Along with RST and dynamic weight assignment Techniques this project is state of art of Artificial Intelligence which is involved in Natural Language Processing (NLP) for semantic analysis of the text. This analysis is required at many levels that are: for development of relationships in RSTT development phase, selection of keywords from RSTT, dynamic weight assessment, user query processing.
I am interested to provide a methodology for image retrieval using information retrieval technologies one of which is RST that will be used to enhance to relevancy of information about images. This thesis particularly depends on RST which emphases on the understanding of the semantics of the texts and images As before, human experts do semantic analysis of text but my thesis will provide a methodology to analyze and weight the terms dynamically for the development of the Knowledge Base. Then this knowledge base will be used search engine to facilitate the information retrieval of the required terms. As this thesis is going to use context of coherent English text, it needs some special considerations and particular things to be done like consideration of new relationships new cue phrases and so on.

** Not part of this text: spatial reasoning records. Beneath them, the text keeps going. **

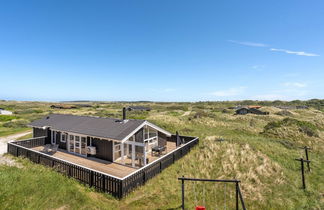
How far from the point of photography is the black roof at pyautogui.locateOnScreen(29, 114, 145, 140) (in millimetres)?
12659

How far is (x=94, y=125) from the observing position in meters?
15.0

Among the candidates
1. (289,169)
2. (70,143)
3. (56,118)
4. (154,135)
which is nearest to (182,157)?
(154,135)

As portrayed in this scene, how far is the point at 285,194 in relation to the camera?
9.51 metres

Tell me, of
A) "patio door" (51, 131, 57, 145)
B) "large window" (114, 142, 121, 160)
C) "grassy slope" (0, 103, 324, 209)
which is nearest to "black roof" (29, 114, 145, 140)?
"patio door" (51, 131, 57, 145)

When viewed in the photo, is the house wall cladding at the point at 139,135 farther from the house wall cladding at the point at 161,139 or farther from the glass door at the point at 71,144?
the glass door at the point at 71,144

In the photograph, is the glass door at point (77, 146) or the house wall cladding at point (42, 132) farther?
the house wall cladding at point (42, 132)

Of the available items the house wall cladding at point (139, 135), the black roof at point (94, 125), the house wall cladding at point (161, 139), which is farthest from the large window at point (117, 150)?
the house wall cladding at point (161, 139)

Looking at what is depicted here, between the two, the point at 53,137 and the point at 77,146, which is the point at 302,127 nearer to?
the point at 77,146

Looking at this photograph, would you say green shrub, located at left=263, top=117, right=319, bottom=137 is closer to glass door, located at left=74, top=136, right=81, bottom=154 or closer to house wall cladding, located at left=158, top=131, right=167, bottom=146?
house wall cladding, located at left=158, top=131, right=167, bottom=146

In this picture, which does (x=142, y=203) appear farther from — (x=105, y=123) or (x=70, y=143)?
(x=70, y=143)

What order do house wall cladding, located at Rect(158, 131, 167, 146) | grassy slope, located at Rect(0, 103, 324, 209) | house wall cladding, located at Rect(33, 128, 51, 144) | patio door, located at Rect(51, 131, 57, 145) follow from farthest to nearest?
house wall cladding, located at Rect(33, 128, 51, 144) < patio door, located at Rect(51, 131, 57, 145) < house wall cladding, located at Rect(158, 131, 167, 146) < grassy slope, located at Rect(0, 103, 324, 209)

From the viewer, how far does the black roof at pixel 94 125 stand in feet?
41.5

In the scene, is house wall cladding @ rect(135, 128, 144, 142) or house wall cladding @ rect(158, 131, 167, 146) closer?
house wall cladding @ rect(135, 128, 144, 142)

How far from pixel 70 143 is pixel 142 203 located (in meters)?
10.9
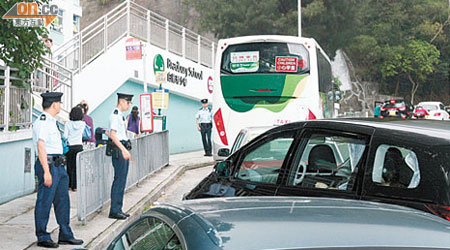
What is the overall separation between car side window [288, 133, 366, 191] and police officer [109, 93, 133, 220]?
13.4ft

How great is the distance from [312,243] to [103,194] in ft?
25.9

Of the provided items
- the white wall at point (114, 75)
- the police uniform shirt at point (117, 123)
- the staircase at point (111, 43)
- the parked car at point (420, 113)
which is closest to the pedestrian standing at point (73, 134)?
the police uniform shirt at point (117, 123)

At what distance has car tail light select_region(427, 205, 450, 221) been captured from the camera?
3976mm

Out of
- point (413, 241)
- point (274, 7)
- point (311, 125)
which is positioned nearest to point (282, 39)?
point (311, 125)

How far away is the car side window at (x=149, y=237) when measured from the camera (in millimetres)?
2578

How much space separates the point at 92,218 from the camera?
9117mm

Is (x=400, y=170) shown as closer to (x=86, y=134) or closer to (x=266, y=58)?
(x=86, y=134)

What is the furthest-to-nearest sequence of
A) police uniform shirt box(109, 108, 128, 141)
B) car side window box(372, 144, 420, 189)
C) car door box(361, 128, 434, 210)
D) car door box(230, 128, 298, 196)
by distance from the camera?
police uniform shirt box(109, 108, 128, 141), car door box(230, 128, 298, 196), car side window box(372, 144, 420, 189), car door box(361, 128, 434, 210)

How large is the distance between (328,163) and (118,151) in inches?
174

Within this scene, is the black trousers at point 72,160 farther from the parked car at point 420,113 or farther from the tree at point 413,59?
the tree at point 413,59

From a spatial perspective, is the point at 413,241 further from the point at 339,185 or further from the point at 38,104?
the point at 38,104

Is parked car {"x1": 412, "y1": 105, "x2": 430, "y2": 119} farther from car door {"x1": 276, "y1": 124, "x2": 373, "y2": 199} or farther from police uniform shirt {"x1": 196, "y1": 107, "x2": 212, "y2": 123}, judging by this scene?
car door {"x1": 276, "y1": 124, "x2": 373, "y2": 199}

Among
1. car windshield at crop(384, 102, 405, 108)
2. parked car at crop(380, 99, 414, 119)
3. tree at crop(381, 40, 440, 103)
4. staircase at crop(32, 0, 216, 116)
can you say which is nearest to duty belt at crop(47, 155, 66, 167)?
staircase at crop(32, 0, 216, 116)

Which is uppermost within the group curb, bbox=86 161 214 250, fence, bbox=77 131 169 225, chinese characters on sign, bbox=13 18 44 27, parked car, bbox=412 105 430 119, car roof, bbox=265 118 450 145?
chinese characters on sign, bbox=13 18 44 27
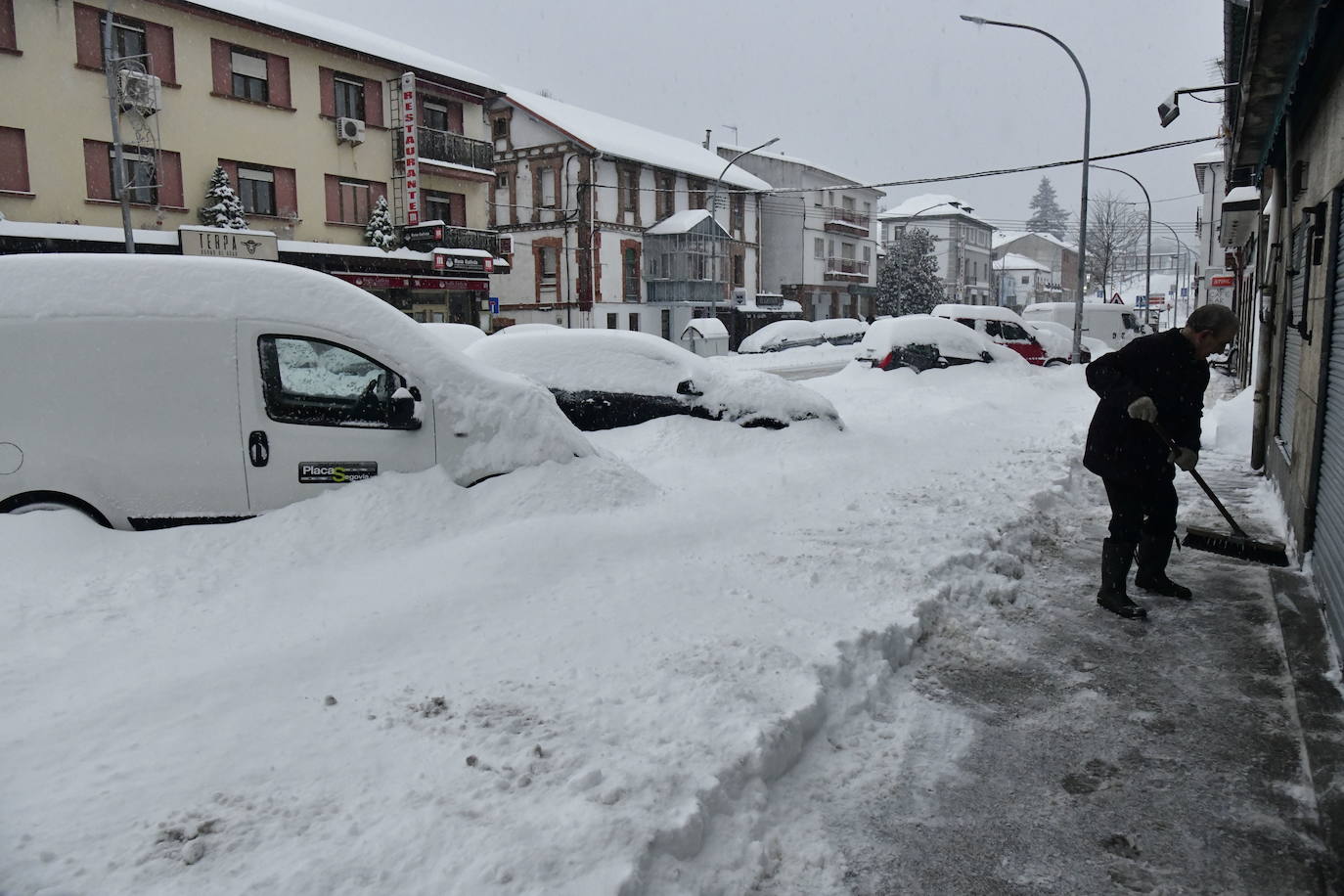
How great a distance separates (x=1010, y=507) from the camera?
7.09 meters

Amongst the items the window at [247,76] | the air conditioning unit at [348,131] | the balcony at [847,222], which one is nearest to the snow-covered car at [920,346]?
the air conditioning unit at [348,131]

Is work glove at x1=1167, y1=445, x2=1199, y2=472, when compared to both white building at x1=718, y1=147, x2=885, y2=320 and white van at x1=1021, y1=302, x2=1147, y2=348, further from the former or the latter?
white building at x1=718, y1=147, x2=885, y2=320

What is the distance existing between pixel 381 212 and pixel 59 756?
26.8 m

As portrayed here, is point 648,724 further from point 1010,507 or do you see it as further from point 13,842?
point 1010,507

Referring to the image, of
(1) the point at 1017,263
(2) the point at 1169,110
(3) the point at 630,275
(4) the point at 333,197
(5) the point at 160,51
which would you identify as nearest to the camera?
(2) the point at 1169,110

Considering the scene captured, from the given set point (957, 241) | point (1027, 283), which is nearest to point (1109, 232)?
point (957, 241)

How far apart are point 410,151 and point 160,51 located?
284 inches

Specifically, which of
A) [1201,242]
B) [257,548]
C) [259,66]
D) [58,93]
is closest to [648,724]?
[257,548]

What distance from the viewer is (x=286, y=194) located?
25.4 metres

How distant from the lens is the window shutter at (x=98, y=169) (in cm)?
2117

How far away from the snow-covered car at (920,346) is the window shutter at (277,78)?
60.6 ft

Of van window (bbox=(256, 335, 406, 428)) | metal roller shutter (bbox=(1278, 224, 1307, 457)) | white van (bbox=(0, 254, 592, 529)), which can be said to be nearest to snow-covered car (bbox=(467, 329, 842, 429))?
white van (bbox=(0, 254, 592, 529))

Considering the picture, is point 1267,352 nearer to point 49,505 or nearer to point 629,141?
point 49,505

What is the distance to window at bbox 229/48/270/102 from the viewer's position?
24.3m
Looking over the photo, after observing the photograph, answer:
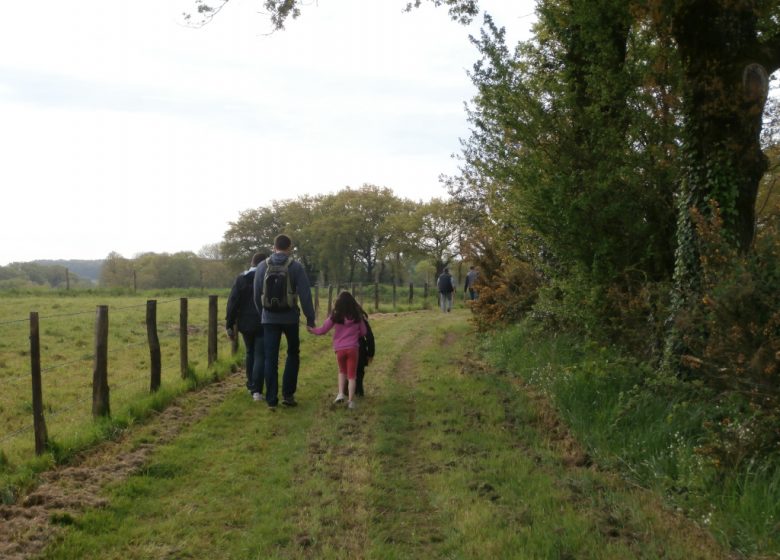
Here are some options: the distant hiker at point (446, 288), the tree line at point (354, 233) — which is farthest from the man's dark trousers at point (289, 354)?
the tree line at point (354, 233)

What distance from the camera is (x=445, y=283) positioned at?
78.6ft

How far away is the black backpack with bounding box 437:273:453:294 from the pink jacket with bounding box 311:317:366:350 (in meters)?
15.6

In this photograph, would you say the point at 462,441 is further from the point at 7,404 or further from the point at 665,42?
the point at 7,404

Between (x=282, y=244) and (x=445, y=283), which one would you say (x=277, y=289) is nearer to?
(x=282, y=244)

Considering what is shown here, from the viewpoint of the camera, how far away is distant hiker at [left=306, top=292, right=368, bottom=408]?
26.8ft

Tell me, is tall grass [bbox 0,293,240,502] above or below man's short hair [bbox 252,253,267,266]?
below

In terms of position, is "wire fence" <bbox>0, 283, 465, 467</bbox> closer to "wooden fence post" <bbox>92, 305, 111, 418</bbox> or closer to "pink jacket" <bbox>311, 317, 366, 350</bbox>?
"wooden fence post" <bbox>92, 305, 111, 418</bbox>

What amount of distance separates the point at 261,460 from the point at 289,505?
1209 mm

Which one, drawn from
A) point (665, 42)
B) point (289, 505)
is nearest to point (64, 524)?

Following activity plan is laid to accomplish the goal :
Study of currently existing Search Engine Technologies, including famous search engines like Google, Yahoo and MSN.
Study on semantic and sensory gap of Images and text relation .
Study theories to annotation and to extract semantic of Images and
Make a comparative view of RTS and related theories.
Study of RST Theory, its limitations and constraints.
Acquisition of methodology to get text spans from RSTT and Keywords.
Formalization and Development of methodology for Indexing with Dynamic Weight Assessment Capabilities (IDWAC).
Comparison between existing Search Engine Technology and this purposed solution.
Conclusions over comparison results.